小倉晶男『福祉を変える経営ー障害者の月給1万円からの脱出ー』

福祉を変える経営~障害者の月給1万円からの脱出

福祉を変える経営~障害者の月給1万円からの脱出

著者の小倉さんは、クロネコヤマトで有名なヤマト運輸の元会長で、会長職を退いた後はヤマト福祉財団というところの理事長をしている人だ。

本の内容を一言で言えば、作業所などに代表される障害者福祉の業界にも経済学・経営学の考え方を持ち込み、障害のある人が自立して生活しているだけの給料を払えるようにするべきだ、とまとめられるだろう。

全部で4章からなり、1章では著者が福祉の仕事に就いた理由や日本の現状の障害者福祉の問題点などが書かれている。続く2章・3章では経済学、経営学のごくごく基本的な内容が書かれており、4章では、そうした経済学・経営学の視点を取り入れて、障害者に一万円よりもずっと多い給料を支払っている作業所の実践が紹介されている。

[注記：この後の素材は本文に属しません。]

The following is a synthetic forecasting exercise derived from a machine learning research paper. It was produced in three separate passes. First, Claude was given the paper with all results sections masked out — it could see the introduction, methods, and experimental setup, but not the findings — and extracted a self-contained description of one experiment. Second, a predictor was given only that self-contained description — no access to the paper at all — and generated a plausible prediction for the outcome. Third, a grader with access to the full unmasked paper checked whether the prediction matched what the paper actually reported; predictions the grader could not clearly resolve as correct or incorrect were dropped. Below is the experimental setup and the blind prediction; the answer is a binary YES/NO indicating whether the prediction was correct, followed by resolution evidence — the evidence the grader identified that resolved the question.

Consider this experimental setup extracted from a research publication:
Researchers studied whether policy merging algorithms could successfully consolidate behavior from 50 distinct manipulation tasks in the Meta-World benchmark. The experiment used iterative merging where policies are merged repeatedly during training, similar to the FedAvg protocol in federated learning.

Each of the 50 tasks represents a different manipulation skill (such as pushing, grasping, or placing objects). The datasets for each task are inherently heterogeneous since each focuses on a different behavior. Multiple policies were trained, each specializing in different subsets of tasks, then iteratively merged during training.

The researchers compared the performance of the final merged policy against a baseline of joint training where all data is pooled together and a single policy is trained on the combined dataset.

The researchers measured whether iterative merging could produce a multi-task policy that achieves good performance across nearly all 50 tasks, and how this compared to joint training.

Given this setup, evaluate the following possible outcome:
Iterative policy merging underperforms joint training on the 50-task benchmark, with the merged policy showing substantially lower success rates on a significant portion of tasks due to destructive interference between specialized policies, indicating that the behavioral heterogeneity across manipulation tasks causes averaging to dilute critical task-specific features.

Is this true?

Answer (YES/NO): NO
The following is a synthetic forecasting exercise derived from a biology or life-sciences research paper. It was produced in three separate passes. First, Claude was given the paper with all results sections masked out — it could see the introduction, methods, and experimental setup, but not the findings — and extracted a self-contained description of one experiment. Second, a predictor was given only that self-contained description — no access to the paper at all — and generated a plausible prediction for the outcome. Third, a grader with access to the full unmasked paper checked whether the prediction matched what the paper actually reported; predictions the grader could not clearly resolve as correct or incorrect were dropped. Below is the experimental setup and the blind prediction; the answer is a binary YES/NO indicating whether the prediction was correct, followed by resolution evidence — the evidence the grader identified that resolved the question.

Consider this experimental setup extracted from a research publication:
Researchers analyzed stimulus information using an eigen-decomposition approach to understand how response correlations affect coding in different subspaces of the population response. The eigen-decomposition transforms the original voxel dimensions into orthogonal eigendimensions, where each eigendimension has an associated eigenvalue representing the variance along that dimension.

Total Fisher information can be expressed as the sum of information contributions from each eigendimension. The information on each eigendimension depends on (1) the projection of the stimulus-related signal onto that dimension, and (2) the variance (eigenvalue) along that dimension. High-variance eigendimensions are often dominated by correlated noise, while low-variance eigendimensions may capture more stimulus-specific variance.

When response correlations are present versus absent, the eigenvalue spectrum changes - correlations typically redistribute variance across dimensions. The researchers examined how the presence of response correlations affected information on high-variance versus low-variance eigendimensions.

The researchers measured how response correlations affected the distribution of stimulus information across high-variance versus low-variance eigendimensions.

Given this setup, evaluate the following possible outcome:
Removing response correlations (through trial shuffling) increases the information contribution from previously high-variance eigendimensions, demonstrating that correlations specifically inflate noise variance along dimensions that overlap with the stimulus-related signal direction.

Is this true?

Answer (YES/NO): NO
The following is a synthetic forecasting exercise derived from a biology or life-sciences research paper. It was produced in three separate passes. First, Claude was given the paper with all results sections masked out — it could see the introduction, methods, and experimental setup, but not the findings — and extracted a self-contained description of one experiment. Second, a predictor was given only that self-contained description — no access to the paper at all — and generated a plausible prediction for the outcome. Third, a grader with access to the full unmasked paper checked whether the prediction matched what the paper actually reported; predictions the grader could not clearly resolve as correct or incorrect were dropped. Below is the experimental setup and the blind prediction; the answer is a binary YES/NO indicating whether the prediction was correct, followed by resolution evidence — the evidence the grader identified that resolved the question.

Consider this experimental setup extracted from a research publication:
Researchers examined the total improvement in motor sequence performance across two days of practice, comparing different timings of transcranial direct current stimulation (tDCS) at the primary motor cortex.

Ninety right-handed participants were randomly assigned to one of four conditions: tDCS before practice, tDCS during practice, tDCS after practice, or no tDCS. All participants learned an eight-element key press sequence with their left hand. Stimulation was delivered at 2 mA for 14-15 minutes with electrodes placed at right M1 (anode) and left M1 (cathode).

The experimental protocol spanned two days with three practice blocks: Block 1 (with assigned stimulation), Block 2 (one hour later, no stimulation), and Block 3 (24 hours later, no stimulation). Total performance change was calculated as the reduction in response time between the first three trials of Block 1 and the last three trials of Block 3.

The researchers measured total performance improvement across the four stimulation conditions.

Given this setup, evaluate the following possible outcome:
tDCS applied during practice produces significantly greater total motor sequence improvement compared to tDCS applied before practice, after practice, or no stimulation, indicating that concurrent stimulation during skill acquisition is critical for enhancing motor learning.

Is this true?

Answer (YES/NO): NO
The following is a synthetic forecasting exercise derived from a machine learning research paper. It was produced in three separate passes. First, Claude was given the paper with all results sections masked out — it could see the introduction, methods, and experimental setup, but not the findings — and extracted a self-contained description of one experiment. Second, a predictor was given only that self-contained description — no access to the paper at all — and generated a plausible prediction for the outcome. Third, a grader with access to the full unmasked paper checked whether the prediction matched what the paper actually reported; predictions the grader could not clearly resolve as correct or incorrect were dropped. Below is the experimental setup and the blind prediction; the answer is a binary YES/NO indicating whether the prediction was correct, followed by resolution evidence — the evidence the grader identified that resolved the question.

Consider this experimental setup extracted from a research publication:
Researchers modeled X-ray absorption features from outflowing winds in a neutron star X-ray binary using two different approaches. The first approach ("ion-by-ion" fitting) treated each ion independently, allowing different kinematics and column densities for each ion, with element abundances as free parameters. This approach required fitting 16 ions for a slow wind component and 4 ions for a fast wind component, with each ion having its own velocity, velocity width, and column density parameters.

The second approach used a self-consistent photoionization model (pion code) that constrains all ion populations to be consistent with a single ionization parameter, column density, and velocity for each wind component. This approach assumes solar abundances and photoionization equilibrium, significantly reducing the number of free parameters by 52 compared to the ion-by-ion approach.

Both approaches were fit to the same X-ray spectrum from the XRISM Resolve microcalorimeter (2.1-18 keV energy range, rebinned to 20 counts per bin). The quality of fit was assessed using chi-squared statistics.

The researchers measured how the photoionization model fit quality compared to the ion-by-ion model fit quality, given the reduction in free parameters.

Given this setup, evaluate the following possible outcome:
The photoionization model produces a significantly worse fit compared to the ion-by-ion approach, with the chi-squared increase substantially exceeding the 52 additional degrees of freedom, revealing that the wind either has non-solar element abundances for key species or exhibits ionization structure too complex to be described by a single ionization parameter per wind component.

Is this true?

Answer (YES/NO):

本の中で紹介されている著者らが仕組みを作ったスワンベーカリーというパン屋が現在どうなっているか調べてみたら、出版の時点よりも着実にフランチャイズ店が増えていた。店が増えているというのはそれだけ障害者の働く場が増えたということだ。

株式会社スワン

障害者の福祉を変えようと思い、実際にここまでの仕組みを作りあげる実行力のようなものは、さすが大企業の元経営者という感じで、勢いがあって読み応えのある本だった。